La naissance du cinéma se conjugue souvent au masculin : Auguste et Louis Lumière, Georges Méliès, Thomas Edison, Charlie Chaplin. Ce que l’on sait moins – l’info reste aujourd’hui encore très confidentielle – c’est qu’avant 1925, la moitié des films étaient réalisés par des femmes. L’histoire, écrite par les hommes, a effacé celles qui bâtirent l’usine à rêves hollywoodienne au début du XXe siècle. Pourquoi cette amnésie collective, et comment la conjurer par de nouveaux récits ?
C’est le trajet, à la fois historique et militant, qu’emprunte ce documentaire pointu de Clara et Julia Kuperberg, deux réalisatrices françaises passionnées par l’âge d’or des studios.
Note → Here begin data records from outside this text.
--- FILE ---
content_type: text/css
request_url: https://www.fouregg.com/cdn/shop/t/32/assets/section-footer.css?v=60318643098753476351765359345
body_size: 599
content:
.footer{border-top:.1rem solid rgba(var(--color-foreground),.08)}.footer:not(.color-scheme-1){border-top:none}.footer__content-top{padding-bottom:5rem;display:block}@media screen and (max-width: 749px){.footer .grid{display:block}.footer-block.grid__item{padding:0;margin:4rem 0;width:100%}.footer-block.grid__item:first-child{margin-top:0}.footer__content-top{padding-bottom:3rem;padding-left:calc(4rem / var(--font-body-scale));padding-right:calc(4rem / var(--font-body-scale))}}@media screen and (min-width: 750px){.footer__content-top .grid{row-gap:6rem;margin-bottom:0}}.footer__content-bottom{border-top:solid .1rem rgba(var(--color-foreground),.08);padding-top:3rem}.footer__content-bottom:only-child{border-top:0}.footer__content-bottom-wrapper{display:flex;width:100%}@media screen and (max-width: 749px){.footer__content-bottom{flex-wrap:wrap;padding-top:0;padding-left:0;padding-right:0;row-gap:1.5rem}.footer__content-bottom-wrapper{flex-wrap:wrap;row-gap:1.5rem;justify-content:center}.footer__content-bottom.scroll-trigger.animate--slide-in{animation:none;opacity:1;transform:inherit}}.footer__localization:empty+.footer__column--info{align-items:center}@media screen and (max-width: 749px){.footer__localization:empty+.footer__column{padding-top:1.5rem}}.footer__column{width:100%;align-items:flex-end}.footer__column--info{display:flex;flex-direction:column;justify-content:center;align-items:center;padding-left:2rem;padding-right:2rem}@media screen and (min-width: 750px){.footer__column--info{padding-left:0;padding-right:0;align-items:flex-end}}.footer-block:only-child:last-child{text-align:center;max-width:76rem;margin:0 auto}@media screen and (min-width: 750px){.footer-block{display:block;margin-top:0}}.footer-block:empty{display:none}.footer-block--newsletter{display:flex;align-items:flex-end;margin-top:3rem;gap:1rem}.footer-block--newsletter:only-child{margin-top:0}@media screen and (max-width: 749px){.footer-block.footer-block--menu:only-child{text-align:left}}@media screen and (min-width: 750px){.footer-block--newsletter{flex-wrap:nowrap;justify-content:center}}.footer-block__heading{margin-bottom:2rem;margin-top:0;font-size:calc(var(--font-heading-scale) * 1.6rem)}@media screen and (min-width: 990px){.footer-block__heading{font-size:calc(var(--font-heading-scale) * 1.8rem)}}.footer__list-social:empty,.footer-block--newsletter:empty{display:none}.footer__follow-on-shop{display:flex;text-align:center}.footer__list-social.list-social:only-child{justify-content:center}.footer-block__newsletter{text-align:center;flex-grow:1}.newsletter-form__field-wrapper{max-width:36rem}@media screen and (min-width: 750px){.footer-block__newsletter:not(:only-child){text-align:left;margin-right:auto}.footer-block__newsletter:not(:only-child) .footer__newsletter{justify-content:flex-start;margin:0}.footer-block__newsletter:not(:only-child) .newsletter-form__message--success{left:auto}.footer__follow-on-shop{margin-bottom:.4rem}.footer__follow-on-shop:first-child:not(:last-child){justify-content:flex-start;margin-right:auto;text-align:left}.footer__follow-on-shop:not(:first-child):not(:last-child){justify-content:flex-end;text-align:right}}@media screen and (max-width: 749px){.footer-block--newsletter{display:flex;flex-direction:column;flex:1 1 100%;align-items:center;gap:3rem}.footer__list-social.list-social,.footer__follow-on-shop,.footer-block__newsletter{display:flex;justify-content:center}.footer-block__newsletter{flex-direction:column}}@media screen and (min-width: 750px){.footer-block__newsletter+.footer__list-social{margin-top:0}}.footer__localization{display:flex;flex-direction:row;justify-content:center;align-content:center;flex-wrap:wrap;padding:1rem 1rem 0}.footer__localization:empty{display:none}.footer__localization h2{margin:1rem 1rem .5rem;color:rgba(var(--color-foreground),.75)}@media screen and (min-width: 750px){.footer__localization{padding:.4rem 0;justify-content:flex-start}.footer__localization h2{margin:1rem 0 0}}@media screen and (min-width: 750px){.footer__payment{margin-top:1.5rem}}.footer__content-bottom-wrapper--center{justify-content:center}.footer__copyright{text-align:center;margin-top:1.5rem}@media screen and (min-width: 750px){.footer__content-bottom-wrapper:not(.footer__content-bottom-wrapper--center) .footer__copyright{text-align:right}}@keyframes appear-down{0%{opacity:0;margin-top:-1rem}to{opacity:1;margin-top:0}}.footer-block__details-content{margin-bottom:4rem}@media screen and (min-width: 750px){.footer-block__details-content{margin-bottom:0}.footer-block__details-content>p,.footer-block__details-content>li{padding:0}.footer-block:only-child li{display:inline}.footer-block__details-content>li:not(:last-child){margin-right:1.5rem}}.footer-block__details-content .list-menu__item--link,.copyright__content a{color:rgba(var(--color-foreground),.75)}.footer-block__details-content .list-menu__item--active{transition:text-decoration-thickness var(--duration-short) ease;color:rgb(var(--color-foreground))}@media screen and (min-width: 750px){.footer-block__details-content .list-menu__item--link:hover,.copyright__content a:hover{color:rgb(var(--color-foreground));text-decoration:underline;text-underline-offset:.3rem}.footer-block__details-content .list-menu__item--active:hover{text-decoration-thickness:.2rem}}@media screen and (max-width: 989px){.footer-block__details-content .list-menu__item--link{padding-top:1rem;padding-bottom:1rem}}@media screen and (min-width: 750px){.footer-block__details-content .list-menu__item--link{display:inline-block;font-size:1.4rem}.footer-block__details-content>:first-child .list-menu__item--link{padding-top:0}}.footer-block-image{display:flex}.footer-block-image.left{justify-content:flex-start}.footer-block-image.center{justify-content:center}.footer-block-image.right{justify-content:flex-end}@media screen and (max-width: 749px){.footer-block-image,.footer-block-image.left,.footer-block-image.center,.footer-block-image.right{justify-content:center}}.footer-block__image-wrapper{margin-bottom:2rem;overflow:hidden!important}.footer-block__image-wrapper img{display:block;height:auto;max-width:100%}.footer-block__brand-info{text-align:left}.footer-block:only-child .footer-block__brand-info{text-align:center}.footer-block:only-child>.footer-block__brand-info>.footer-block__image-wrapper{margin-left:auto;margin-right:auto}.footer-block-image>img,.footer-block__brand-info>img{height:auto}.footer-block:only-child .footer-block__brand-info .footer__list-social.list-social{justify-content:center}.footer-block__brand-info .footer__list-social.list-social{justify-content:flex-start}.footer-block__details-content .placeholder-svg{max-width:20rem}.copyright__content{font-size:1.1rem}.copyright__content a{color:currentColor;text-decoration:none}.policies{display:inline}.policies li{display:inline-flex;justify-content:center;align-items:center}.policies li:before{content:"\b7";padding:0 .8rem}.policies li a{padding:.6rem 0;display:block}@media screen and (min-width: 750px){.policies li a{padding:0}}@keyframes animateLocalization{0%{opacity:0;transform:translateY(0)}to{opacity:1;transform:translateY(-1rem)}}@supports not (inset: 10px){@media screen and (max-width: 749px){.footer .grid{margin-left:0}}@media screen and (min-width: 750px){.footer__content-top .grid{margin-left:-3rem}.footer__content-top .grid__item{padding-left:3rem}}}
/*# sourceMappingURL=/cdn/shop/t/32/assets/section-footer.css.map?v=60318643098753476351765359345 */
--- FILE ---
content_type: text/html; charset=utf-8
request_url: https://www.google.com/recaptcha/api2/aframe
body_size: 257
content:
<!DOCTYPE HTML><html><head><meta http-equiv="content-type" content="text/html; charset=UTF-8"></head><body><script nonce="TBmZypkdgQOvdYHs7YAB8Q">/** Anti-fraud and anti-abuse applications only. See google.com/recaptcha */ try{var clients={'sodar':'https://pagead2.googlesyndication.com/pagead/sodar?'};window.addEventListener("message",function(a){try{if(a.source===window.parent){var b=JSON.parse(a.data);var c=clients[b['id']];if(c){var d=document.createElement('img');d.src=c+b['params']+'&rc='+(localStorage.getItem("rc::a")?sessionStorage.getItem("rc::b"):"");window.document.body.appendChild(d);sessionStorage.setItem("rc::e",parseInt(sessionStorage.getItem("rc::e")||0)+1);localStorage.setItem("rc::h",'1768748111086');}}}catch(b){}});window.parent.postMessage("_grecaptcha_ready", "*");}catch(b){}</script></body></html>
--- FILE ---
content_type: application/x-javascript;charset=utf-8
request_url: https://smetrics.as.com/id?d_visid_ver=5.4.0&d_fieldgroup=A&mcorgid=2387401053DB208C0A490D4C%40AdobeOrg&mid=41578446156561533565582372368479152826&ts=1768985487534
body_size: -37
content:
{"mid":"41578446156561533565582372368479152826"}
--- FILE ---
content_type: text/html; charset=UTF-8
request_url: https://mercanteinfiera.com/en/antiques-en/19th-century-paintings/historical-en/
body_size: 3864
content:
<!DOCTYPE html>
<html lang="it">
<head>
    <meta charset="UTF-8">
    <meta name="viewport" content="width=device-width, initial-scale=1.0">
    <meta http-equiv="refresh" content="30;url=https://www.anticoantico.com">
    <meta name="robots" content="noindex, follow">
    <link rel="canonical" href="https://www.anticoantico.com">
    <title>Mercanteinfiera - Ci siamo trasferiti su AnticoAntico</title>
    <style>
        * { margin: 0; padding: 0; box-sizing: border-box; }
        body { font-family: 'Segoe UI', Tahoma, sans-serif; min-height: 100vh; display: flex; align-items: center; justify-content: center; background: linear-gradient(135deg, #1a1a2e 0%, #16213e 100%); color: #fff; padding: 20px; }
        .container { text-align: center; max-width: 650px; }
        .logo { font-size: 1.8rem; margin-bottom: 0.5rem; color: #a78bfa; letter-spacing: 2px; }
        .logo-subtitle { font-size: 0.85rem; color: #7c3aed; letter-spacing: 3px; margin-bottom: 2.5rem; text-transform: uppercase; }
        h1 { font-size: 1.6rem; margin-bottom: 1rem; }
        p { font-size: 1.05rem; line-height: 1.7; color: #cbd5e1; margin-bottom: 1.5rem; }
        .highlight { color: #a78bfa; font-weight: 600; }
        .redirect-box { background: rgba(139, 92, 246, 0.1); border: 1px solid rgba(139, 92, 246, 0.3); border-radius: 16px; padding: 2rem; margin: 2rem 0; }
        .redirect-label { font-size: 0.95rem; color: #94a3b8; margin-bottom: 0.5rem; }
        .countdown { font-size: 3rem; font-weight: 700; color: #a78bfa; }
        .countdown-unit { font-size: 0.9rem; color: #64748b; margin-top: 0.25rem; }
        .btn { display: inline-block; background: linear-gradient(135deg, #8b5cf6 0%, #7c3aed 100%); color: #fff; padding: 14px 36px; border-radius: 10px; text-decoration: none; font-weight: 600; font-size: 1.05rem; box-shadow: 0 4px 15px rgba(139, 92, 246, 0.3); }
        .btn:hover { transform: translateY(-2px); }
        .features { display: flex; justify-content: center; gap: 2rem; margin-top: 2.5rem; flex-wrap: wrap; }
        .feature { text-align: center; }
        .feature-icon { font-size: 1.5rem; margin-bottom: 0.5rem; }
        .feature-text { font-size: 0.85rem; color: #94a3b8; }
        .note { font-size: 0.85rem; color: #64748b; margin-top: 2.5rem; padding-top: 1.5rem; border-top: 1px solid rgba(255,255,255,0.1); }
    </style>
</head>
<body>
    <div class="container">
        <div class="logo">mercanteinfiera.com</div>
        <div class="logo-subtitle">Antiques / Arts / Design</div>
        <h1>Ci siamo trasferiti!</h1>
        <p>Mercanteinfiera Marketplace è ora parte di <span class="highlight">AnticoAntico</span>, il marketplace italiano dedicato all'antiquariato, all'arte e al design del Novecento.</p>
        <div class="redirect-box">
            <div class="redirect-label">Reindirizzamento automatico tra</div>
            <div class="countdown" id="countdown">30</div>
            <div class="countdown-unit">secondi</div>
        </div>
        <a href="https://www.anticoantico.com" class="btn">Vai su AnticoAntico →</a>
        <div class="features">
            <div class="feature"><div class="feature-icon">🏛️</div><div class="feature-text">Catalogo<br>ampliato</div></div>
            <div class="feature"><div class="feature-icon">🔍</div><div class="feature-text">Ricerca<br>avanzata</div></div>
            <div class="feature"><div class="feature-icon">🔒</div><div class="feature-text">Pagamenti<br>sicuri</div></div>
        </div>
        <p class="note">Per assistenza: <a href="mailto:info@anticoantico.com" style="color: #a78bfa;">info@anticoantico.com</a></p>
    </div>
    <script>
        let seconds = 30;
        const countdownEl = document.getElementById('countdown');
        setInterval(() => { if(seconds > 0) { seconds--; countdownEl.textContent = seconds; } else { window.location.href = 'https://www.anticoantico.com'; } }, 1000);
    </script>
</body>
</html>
Elles y convoquent, à travers des images d’archives au grain nostalgique, toute une avant-garde féminine du cinéma muet : Lois Weber (inventrice du split-screen dans “Suspense”, en 1913) ; Anita Loos, romancière et scénariste de génie qui écrivit “Les hommes préfèrent les blondes”, adapté par Howard Hawks en 1953 ; Frances Marion, réalisatrice de nombreux polars, oscarisée en 1930 pour “Big House” ; Mary Pickford, cofondatrice de la société de production United Artists, qui milita pour l’égalité salariale dans les studios ; Lillian Gish, vedette de la MGM qui envoyait régulièrement balader D. W Griffiths, avec qui elle tourna “Naissance d’une nation” (1915) et une dizaine d’autres chefs-d’œuvre.
À travers leur trajectoire se dessine une réalité sociale oubliée. Si les femmes se sont emparées des plateaux de tournage, c’est que le cinéma, à ses balbutiements, était considéré comme un art marginal, un terrain de jeu expérimental et inoffensif. En 1927, lorsque “Le Chanteur de Jazz” ouvre l’ère du parlant, le 7e art devient une industrie lucrative – et par la même occasion, une affaire d’hommes. Désormais les femmes n’existeront presque plus que devant la caméra, au service d’un star-system glamour – jusqu’à aujourd’hui, où seuls 20% des films sont dirigés par des réalisatrices. Le combat est plus vif que jamais, semble nous dire, avec une joyeuse insolence, ce docu précieux.